İki cihan güneşi fahr-i kâinat Resûl-ü ekrem efendimiz (sallallahü aleyhi ve sellem), “Namaz, ancak kalp huzuru ile tamam olur” buyurmuşlardı.
Hadîs-i şerîf’in aslı, “La salalet illâ bi huzuril kalp” şeklindedir. Yàni “Namaz ancak kalp huzuru ile olur” meâlindedir.. Kalp huzuru olmadan namaz olmaz (hakkıyla kâmil bir namaz kılınmış olmaz) mánâsı murat edilmiştir.

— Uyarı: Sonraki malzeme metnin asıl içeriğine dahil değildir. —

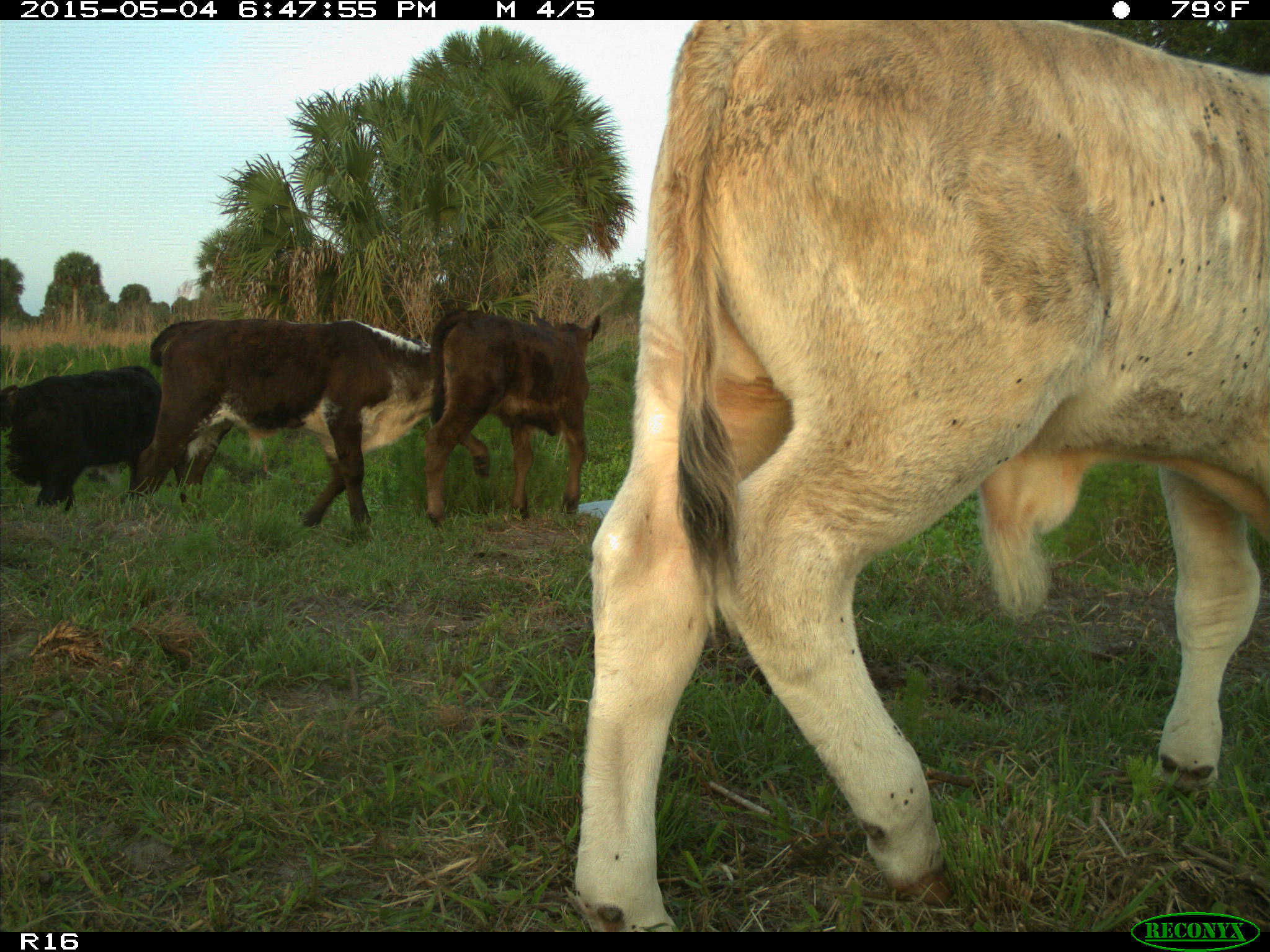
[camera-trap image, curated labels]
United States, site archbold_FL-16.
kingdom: Animalia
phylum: Chordata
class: Mammalia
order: Artiodactyla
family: Bovidae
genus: Bos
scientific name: Bos taurus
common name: domestic cow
Bos taurus (domestic cow).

Mevlâna Hazretlerinin (kaddesallah-u sırrûh) “Eğer bizim ambarda hırsız bir fare bulunmasaydı, kırk yıllık amel buğdayı nereye giderdi?” sözündeki hikmet de budur.
Namazlarımızı ve sair tüm amellerimizi (ibadetlerimizi, Allah yolundaki işlerimizi) «nefs» dediğimiz hırsız fare kemiriyor, eksik yapmamıza sebep oluyor.
Namaza duruyoruz ama sıradan bir valinin huzuruna durduğumuz kadar olsun ciddî ve şuurlu olamıyoruz. Dört rekatlı bir namazı eda ederken “üç mü, dört mü kıldım” diye şüpheye düşmemizin asıl sebebi budur.
Çare ambardan fareyi çıkarabilmektir.
Her günkü ibadetler, taatlar, hayr-u hasenat, velev ki azar azar olsun, ambarımızda niçin toplanmıyor? “Damlaya damlaya göl olurmuş” derler. O hâlde her günkü iyi amellerimizin doğruluk ve sevabı ne kadar az olursa olsun, toplana toplana epeyce bir yekûn teşkil etmesi gerekirdi.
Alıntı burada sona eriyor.